Two-dimensional numerical modeling of Sr transport in an unsaturated Chinese loess under artificial sprinkling

⁹⁰Sr is a fission byproduct of uranium and plutonium, and it presents a major health problem in the environment. A field test on the transport of various radionuclides including ⁹⁰Sr in an unsaturated Chinese loess was conducted under artificial rain conditions from July 1997 to August 2000. The vertical concentration distribution of ⁹⁰Sr displayed an unusual profile of double concentration peaks, which were separated by a thin (0.7 cm) source layer. In order to interpret the double-peak concentration profile, the transport of ³H and ⁹⁰Sr in the unsaturated Chinese loess under artificial sprinkling conditions was simulated using WATERM, a numerical code for simulating flow field, and NESOR, also a numerical code but for simulating nuclide migration.
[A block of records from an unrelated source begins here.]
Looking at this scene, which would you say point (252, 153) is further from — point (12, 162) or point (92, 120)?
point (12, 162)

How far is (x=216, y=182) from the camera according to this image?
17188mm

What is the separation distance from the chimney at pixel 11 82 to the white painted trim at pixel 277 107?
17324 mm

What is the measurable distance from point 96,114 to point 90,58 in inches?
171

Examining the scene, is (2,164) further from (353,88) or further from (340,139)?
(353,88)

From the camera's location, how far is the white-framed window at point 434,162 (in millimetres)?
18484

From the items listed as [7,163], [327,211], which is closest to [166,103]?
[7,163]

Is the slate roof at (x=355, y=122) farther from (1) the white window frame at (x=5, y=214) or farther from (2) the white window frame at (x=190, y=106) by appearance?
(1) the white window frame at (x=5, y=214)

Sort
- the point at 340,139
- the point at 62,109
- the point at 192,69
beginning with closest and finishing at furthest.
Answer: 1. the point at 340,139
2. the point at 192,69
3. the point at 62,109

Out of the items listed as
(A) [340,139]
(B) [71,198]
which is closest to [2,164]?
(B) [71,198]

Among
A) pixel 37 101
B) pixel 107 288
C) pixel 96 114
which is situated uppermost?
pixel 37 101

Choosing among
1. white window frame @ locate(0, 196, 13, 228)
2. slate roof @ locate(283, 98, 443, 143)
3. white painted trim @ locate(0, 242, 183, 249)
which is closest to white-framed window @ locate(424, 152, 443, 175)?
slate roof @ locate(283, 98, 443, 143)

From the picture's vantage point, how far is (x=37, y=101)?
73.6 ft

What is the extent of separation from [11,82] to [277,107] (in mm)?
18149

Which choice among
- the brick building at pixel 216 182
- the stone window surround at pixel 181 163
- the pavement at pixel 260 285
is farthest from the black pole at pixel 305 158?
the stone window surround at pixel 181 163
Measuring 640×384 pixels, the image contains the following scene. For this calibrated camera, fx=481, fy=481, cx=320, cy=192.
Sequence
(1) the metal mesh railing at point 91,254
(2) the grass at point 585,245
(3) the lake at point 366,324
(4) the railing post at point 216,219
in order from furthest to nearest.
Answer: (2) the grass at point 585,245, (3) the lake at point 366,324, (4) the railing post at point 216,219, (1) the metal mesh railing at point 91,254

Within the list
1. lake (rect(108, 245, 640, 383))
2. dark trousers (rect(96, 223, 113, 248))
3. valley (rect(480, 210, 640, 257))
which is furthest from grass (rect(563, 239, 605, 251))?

The models were able to adequately simulate the double-peak concentration profile. The observation suggested that the fine arenaceous quartz layer, though 0.7 cm thick, formed a capillary barrier together with the local loess, which prevented water from penetrating. A significant discrepancy was observed between the model-fitted distribution coefficient (K_d) of ⁹⁰Sr and that determined from independent laboratory experiments, which can be attributed to a number of factors such as the capillary barrier effect, solution-to-solid ratio and soil water content. Therefore, when the model is used for predictive purposes where K_d is used as an input parameter, K_d must be determined under well controlled conditions by taking into account these factors as well as the heterogeneity in the field.